• [Source records]
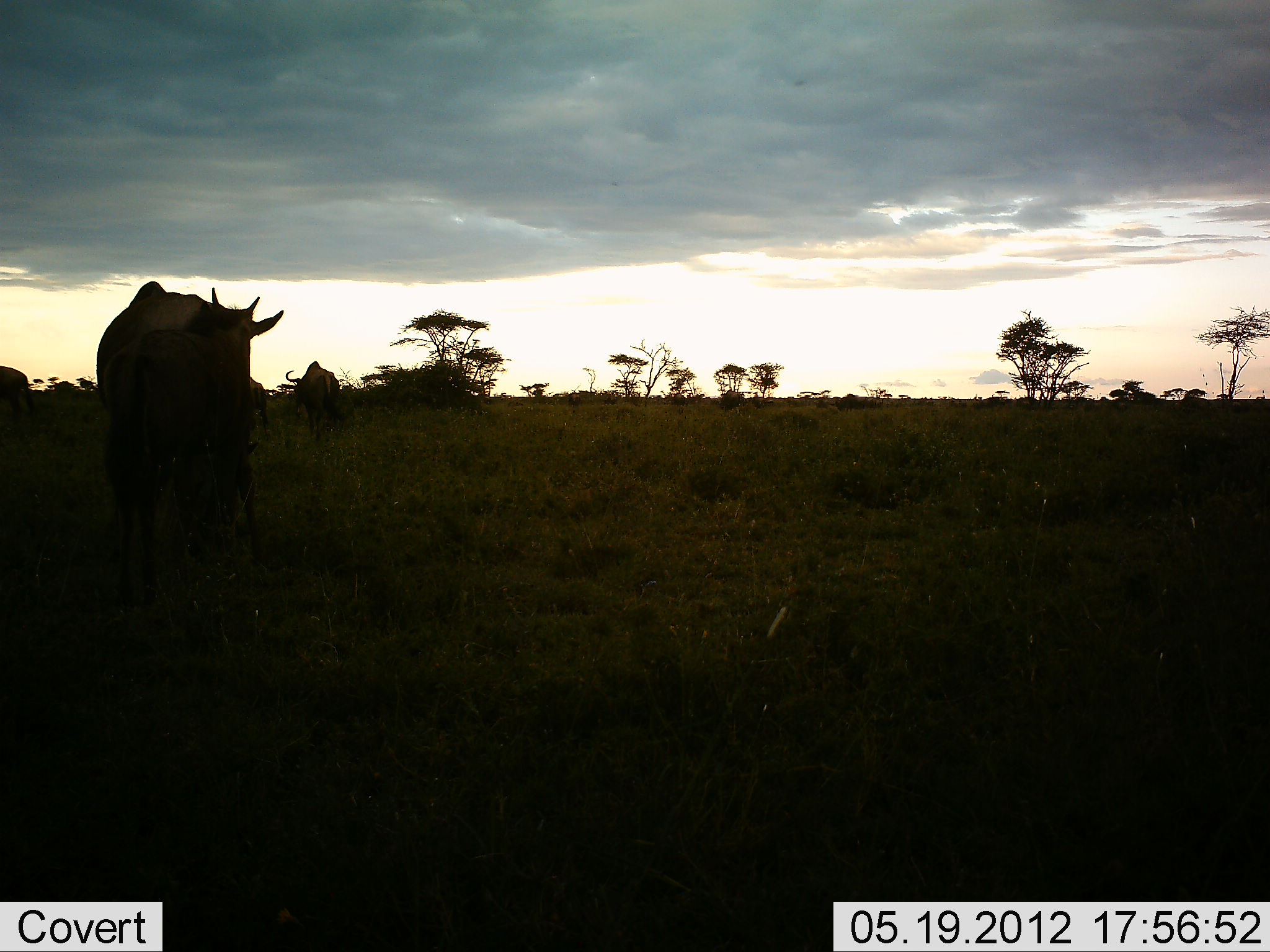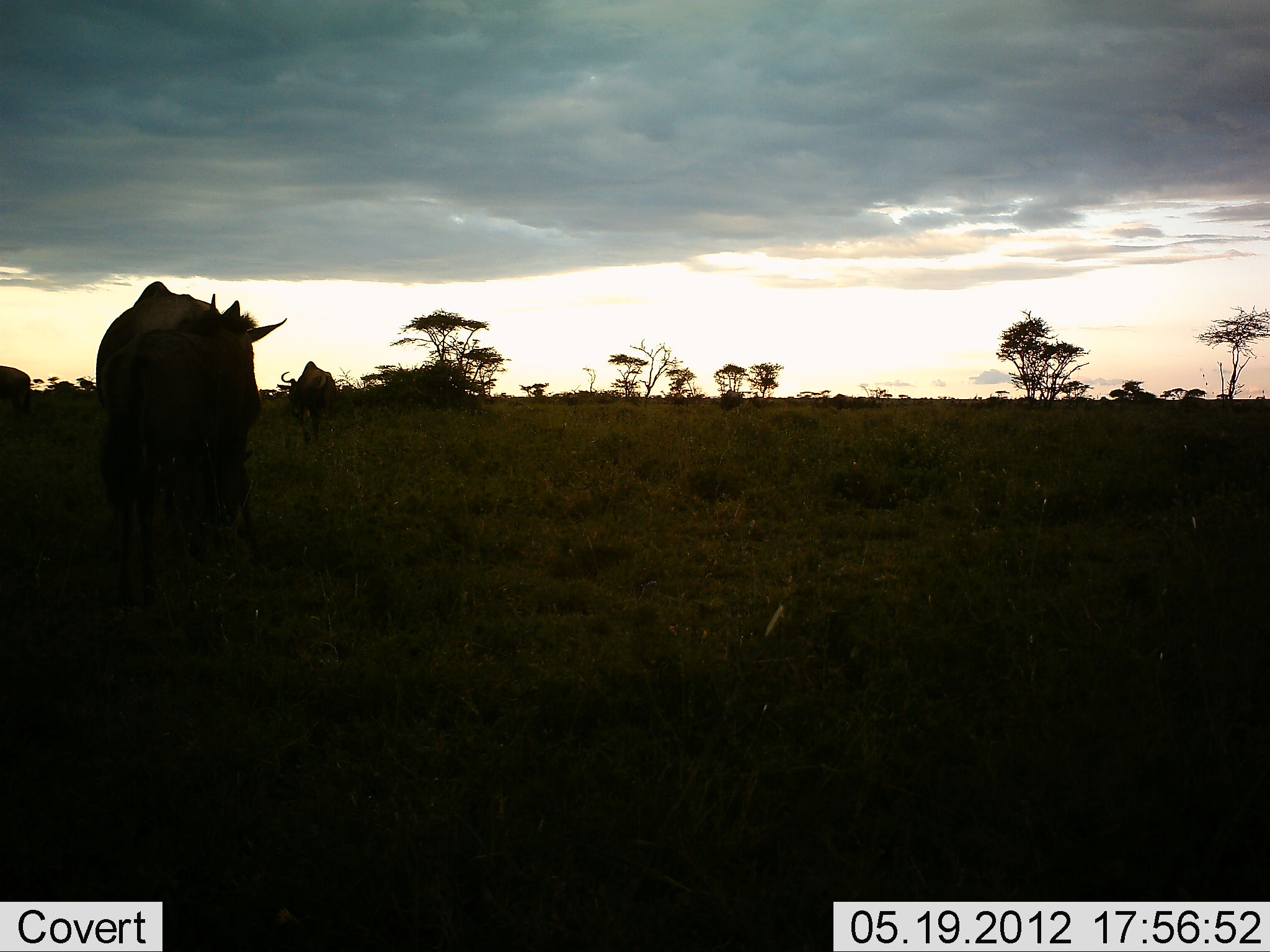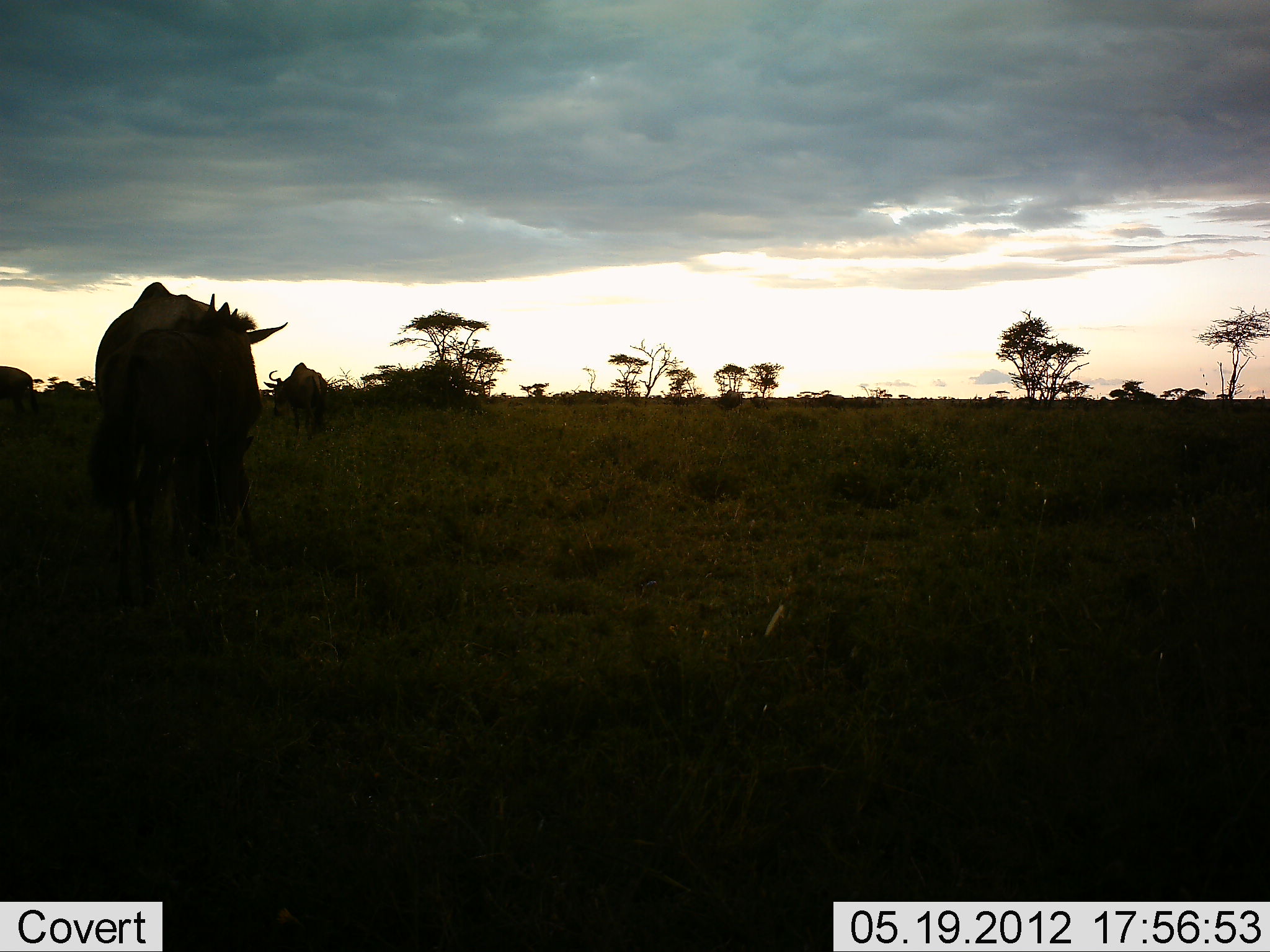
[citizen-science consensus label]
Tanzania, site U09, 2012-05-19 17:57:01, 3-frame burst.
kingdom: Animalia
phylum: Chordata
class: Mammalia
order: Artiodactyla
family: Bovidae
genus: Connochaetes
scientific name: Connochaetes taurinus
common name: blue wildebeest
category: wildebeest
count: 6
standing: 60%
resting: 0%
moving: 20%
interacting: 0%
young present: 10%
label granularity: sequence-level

• [What is required] Quote the preceding records in their entirety, excluding every picture.

• [Expected output]
[citizen-science consensus label]
Tanzania, site U09, 2012-05-19 17:57:01, 3-frame burst.
kingdom: Animalia
phylum: Chordata
class: Mammalia
order: Artiodactyla
family: Bovidae
genus: Connochaetes
scientific name: Connochaetes taurinus
common name: blue wildebeest
category: wildebeest
count: 6
standing: 60%
resting: 0%
moving: 20%
interacting: 0%
young present: 10%
label granularity: sequence-level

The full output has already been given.